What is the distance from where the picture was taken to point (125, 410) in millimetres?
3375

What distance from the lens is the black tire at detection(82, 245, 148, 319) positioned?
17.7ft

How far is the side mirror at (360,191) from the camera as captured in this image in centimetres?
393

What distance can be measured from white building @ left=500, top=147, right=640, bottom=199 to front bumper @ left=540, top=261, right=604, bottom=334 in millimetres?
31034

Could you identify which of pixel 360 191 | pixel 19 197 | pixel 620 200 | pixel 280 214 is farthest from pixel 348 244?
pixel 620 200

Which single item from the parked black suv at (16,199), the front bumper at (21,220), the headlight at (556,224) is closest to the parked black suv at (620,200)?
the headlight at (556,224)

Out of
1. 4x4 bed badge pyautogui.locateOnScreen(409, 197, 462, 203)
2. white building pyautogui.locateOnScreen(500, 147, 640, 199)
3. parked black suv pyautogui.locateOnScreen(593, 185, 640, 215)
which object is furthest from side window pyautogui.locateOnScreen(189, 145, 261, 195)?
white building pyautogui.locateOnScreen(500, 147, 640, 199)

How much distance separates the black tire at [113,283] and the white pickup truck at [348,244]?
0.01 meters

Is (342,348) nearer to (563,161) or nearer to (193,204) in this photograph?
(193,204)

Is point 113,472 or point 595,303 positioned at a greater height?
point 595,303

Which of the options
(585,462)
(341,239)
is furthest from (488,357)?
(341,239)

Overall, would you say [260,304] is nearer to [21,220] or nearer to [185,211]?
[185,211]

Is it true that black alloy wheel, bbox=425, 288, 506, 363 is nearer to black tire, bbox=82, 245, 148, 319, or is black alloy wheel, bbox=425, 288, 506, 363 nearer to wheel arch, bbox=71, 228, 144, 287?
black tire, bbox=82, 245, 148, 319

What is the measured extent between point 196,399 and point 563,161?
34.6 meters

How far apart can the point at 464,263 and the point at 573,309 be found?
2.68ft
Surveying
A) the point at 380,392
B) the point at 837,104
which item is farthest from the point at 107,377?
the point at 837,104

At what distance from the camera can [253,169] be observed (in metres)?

++++++++

What you need to do - Arrange every line of the listing above as a numbered list, leaving out the blank lines.

Complete output -
1. What is the distance from where the picture was taken to point (125, 410) in millimetres?
2. 3375
3. What distance from the lens is the black tire at detection(82, 245, 148, 319) positioned?
4. 17.7ft
5. How far is the side mirror at (360,191) from the camera as captured in this image in centimetres?
6. 393
7. What distance can be measured from white building @ left=500, top=147, right=640, bottom=199 to front bumper @ left=540, top=261, right=604, bottom=334 in millimetres?
8. 31034
9. Could you identify which of pixel 360 191 | pixel 19 197 | pixel 620 200 | pixel 280 214 is farthest from pixel 348 244?
10. pixel 620 200
11. Which single item from the parked black suv at (16,199), the front bumper at (21,220), the headlight at (556,224) is closest to the parked black suv at (620,200)?
12. the headlight at (556,224)
13. Out of
14. 1. 4x4 bed badge pyautogui.locateOnScreen(409, 197, 462, 203)
15. 2. white building pyautogui.locateOnScreen(500, 147, 640, 199)
16. 3. parked black suv pyautogui.locateOnScreen(593, 185, 640, 215)
17. which object is furthest from side window pyautogui.locateOnScreen(189, 145, 261, 195)?
18. white building pyautogui.locateOnScreen(500, 147, 640, 199)
19. How much distance separates the black tire at [113,283] and the white pickup truck at [348,244]?
20. 0.01 meters
21. Is (342,348) nearer to (563,161) or nearer to (193,204) in this photograph?
22. (193,204)
23. Is point 113,472 or point 595,303 positioned at a greater height?
24. point 595,303
25. Which of the options
26. (585,462)
27. (341,239)
28. is furthest from (488,357)?
29. (341,239)
30. Overall, would you say [260,304] is nearer to [21,220] or nearer to [185,211]?
31. [185,211]
32. Is it true that black alloy wheel, bbox=425, 288, 506, 363 is nearer to black tire, bbox=82, 245, 148, 319, or is black alloy wheel, bbox=425, 288, 506, 363 nearer to wheel arch, bbox=71, 228, 144, 287?
33. black tire, bbox=82, 245, 148, 319
34. What is the measured extent between point 196,399 and point 563,161?
35. 34.6 meters
36. How far apart can the point at 464,263 and the point at 573,309 be found?
37. 2.68ft
38. Surveying
39. A) the point at 380,392
40. B) the point at 837,104
41. which item is farthest from the point at 107,377?
42. the point at 837,104
43. At what distance from the camera can [253,169] be observed (in metres)?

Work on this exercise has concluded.